### Document:
::::::::

Phillips’ peers elected him president of the Conference of Chief Justices in 1997-98, during which time he also chaired the Board of Directors of the National Center for State Courts. He served on the Carter-Baker Commission on Federal Election Reform in 2005 and a a member of the Texas Historical Commission from 2006-13. He previously served on the Federal-State Relations Committee of the Administrative Conference of the United States, the American Bar Association’s Political Contributions and its Commission on the 21st Century Judiciary, as a director of the American Judicature Society, and as president of the Philosophical Society of Texas. A member of the American Law Institute since 1990, he has served as an advisor to several of its projects or restatements.

Phillips delivered the William J. Brennan Lecture on State Courts and Social Justice at New York University Law School in 2002, and he was a member of the United States Delegation of the
Visit of Members of the Supreme Court of the United States to the Court of Justice of the European Communities and other European Courts and Institutions in 1998.

A native of Dallas, Phillips earned a B.A. from Baylor University in 1971 and a J.D. from Harvard Law School in 1974. He has been awarded honorary doctoral degrees from St. Edward’s University and Texas Tech University. He practiced law in Houston before becoming a judge and has practiced in Austin after leaving the bench.

::::::::

### Supplied information:
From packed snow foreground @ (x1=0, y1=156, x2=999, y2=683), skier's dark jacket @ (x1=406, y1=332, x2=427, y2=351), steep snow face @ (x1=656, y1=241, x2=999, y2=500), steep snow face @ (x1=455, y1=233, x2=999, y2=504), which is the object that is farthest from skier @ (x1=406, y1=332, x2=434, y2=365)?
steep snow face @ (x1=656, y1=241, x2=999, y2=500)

::::::::

### Actions to take:
1. According to the Phillips biography, from which school did Phillips earn his J.D., and in what year?
2. Do these statements agree with the Phillips biography? Answer yes or no for each, quoting the words that decide it.
(a) Phillips is a native of Houston.
(b) Phillips has been a member of the American Law Institute since 1990.
(c) Phillips delivered the William J. Brennan Lecture at New York University Law School in 2002.
The data is not needed for what follows.

### Response list:
1. Harvard Law School, in 1974.

2.
(a) No: "A native of Dallas"
(b) Yes: "A member of the American Law Institute since 1990"
(c) Yes: "Phillips delivered the William J. Brennan Lecture on State Courts and Social Justice at New York University Law School in 2002"